Eine Gartenstiege / -weg anlegen

2016 haben wir in unserem Garten einen schönen Gartenweg aus Natursteinen angelegt. Nach intensiver Recherche im Internet schwebte uns eine natürliche, helle, eher verspielte Stiege vor, die auf den Seiten mit Hackschnitzeln und Pflanzen umgeben sein sollte. Der untere Teil ist etwas steiler, daher musste es dort eine richtige Stiege sein. Weitere oben, wo es weniger steil ist, waren Platten ausreichend. Der Weg sollte laut unserer Vorstellung also mit Blocksteinen als Stufen für die Stiege beginnen und weiter oben in einen Weg aus Polygonalplatten übergehen.


Zunächst haben wir das Gelände abgemessen, auf dem Stiege und Weg gebaut werden sollen, d.h. jeweils Länge und Breite und für die Stiege auch die Höhe. Nachdem wir alles ausgemessen und skizziert haben, sind wir mit unseren Vorstellungen in den Fachmarkt gegangen und haben uns beraten lassen. Unsere Auswahl fiel dann auf den Stein "Vockenberger Gneis". Die ideale Stufenhöhe und die ideale Auftrittsfläche variieren von Person zu Person. Wir haben uns bezüglich der Menge von Blocksteinen, Polygonalplatten und Kies / Splitt auf den Fachmann verlassen.

Bevor es mit dem Bau losgeht, sollte man sich Material und Werkzeug zurechtlegen:
  • Natursteine
  • Kies / Splitt
  • Zement
  • Gartenspaten
  • Schaufel
  • Scheibtruhe
  • Eimer
  • Mauerkelle
  • Wasserwaage
  • Quast
Die erste (unterste) Stufe sollte auf einem festen Fundament aufliegen, da diese in weiterer Folge die ganze Stiege trägt. Man hebt das Erdreich mit dem Gartenspaten in doppelter Tiefe der Stufe aus, füllt ca. die Hälfte mit einem Kies-Zement-Gemisch auf und setzt die Stufe so ein, dass sie in etwa ebenerdig mit der Wiese abschließt. Rundherum wird die Stufe fest mit dem Kies-Zement-Gemisch verdichtet.

Dann wird jeweils für die nächste geplante Stufe Erde ausgehoben, die Grube mit einem Kies-Zement-Gemisch gefüllt und die nächste Stufe gesetzt. An den Stellen, an denen sich die Stufen überlappen, wird ein Kies-Zement-Gemisch zur Festigung verwendet. Jede Stufe muss ein leichtes Gefälle nach vorne aufweisen, damit Regenwasser gut abfließen kann.


Auch für den Gartenweg benötigt man ein solides Fundament.
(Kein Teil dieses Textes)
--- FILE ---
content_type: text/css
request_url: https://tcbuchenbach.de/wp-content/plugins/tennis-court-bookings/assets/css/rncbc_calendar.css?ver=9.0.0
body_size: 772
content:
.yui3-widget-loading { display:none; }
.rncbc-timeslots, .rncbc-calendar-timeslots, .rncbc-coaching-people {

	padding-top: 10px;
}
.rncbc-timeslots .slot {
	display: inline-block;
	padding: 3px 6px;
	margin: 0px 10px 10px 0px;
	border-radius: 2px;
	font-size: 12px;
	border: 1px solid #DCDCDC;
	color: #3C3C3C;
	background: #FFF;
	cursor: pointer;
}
Dazu kann man entweder einen ca. 80 cm tiefen Graben ausheben und ein ebenes Betonbett gießen, auf dem die Platten später mit Fliesenkleber befestigt werden. Oder man arbeitet so wie wir mit einem Kies-Zement-Gemisch, mit dem die Platten direkt verlegt werden. Wir haben entlang des künftigen Weges in Wegbreite ca. 20-30 cm (abhängig von der Dicke der Platten) Erde ausgegraben und die Platten zunächst nur probeweise verlegt. Als spätere Hilfestellung können die Platten an der Unterseite nummeriert werden. Dann haben wir jeweils 1-3 m der Grube mit dem Kies-Zement-Gemisch aufgefüllt und die Platten direkt darin festgedrückt. Sobald das Gemisch getrocknet ist, wird es fest und gibt den Platten den nötigen Halt.



Als nächstes haben wir Unkrautfolie und Rasenkanten verlegt.
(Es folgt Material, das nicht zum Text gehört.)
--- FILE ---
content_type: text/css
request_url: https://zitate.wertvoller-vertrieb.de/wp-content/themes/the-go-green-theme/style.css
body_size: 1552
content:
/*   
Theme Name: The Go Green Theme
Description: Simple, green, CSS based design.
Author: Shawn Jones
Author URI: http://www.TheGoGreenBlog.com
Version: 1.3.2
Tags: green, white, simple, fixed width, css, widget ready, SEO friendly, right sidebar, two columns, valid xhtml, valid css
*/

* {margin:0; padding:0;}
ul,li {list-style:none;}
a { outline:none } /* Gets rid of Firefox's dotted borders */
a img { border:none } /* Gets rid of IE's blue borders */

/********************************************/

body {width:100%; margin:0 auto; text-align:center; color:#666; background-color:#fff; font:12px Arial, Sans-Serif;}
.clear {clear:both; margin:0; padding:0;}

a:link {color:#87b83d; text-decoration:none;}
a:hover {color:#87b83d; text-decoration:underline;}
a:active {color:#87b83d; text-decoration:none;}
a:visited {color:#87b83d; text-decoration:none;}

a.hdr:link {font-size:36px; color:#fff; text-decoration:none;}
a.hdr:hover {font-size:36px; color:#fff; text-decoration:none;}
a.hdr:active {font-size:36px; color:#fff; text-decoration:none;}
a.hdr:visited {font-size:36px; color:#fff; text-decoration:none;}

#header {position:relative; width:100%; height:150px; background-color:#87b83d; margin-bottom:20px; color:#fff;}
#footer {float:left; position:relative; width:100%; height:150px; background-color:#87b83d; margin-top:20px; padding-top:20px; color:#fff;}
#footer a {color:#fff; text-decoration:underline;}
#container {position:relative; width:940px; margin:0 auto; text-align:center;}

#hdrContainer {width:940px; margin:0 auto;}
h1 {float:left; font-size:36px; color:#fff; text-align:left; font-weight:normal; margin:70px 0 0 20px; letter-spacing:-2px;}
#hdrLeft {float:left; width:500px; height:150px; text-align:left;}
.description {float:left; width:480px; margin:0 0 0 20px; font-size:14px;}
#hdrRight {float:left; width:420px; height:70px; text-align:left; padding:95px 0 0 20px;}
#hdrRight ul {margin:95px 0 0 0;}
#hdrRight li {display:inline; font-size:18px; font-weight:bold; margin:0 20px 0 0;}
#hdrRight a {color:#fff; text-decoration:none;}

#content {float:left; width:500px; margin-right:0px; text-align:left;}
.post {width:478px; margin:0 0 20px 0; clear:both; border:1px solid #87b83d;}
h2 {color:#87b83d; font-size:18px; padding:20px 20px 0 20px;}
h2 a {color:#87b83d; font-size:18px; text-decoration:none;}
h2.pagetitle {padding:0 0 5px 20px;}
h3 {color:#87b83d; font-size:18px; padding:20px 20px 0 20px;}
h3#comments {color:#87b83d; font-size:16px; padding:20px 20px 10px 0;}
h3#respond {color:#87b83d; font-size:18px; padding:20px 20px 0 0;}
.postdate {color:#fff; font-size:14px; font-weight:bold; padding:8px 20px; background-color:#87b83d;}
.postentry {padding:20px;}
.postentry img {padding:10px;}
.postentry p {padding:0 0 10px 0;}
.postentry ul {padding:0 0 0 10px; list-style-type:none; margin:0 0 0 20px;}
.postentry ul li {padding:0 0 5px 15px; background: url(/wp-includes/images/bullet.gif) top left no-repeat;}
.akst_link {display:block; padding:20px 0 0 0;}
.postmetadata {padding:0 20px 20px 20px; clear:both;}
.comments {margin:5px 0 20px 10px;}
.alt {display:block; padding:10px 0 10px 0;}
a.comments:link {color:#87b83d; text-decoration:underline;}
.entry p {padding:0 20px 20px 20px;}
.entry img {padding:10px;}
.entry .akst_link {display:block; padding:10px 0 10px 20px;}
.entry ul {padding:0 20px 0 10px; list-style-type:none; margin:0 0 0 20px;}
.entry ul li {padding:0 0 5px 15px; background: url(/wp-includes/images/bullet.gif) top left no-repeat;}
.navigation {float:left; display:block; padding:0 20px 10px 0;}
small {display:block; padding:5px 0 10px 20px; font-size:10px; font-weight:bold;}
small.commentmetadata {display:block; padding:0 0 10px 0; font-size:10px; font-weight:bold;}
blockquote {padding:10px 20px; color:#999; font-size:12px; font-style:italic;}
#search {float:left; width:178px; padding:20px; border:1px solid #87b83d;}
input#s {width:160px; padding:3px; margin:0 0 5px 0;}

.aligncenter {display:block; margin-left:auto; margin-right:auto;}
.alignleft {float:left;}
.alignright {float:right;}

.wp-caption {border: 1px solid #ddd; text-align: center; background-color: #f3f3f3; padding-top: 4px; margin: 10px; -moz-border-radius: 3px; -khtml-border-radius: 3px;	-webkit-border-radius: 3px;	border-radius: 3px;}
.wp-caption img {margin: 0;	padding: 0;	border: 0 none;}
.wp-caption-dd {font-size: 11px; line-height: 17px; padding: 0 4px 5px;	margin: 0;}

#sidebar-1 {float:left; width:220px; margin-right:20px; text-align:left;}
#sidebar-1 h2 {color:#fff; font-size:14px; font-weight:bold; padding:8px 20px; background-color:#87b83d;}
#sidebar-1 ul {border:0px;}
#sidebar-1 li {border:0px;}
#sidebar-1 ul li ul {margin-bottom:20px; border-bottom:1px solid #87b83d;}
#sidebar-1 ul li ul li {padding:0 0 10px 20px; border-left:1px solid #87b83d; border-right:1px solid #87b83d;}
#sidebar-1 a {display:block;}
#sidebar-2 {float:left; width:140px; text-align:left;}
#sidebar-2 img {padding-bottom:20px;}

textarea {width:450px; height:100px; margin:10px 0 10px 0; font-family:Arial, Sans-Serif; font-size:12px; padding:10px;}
Zum Schluss haben wir die Spalten zwischen den Polygonalplatten mit weißem Kies gefüllt, die Kräuter eingesetzt und die Unkrautfolie mit Hackschnitzeln bedeckt.

Im April 2016 haben wir mit den Arbeiten begonnen und konnten diese, obwohl wir aufgrund unserer Berufstätigkeit nur an den freien Wochenenden bzw. abends nach der Arbeit Zeit für dieses Projekt hatten, voller Motivation bis Ende Mai 2016 fertigstellen. Das Ergebnis kann sich sehen lassen ...


Im Zuge dessen haben wir auch gleich Platten um die Hochbeete verlegt. Dort wird die Wiese nämlich schnell abgetrampelt, wenn man täglich frisches Gemüse holt. Durch die Verwendung desselben Steins bei den Hochbeeten und dem Gartenweg ergibt sich außerdem ein optisch stimmiges und sehr schönes Bild.